O Papa Francisco publicou este ano a Bula Misercordiae Vultus (O rosto da misericórdia), onde anunciou o Jubileu da Misericórdia. Onde vê neste texto a chave trinitária?
O próprio Francisco cita João Paulo II que tem uma encíclica Dives in Misericordia (Rico em Misericórdia) que fala do Pai (3). Embora se fale da misericórdia do Pai, esse amor do Pai misericordioso por nós manifestou-se em seu Filho, enquanto nos entregou o seu Filho que se faz homem por nós. Então, Jesus misericordioso causa uma devoção que tomou muita ênfase, sobretudo depois de Santa Faustina Kowalska.
Deus é amor e cada pessoa o é de uma maneira diferente. O Pai é amor como pai, o Filho é amor como filho e redentor nosso, que se fez homem e morreu por amor, e o Espírito é o espírito de amor. O amor misericordioso é trinitário. O amor de Deus é trinitário, mas o amor diante de quem sofre se faz misericórdia. Alguns sofrem porque estão arrependidos; outros, embora não se deem conta, vivem um inferno já na terra porque nunca aquele que está no pecado é plenamente feliz.

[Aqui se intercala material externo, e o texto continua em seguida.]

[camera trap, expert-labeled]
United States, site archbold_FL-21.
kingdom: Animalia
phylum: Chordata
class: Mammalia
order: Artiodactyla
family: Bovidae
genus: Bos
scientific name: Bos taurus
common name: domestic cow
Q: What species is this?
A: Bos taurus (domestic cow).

Terá prazeres, mas não felicidade. Jesus tinha especial misericórdia pelos doentes, pelos leprosos, pelos pobres e pelos pecadores buscando que se arrependam.
Os fariseus criticavam-no porque comia com os pecadores ou se deixava lavar os pés com as lágrimas das prostitutas. Mateus deixa tudo e se arrepende e Jesus depois vai comer com os amigos de Mateus. Jesus buscava que mudassem de atitude por misericórdia.
Como é a sua relação com o Papa Francisco?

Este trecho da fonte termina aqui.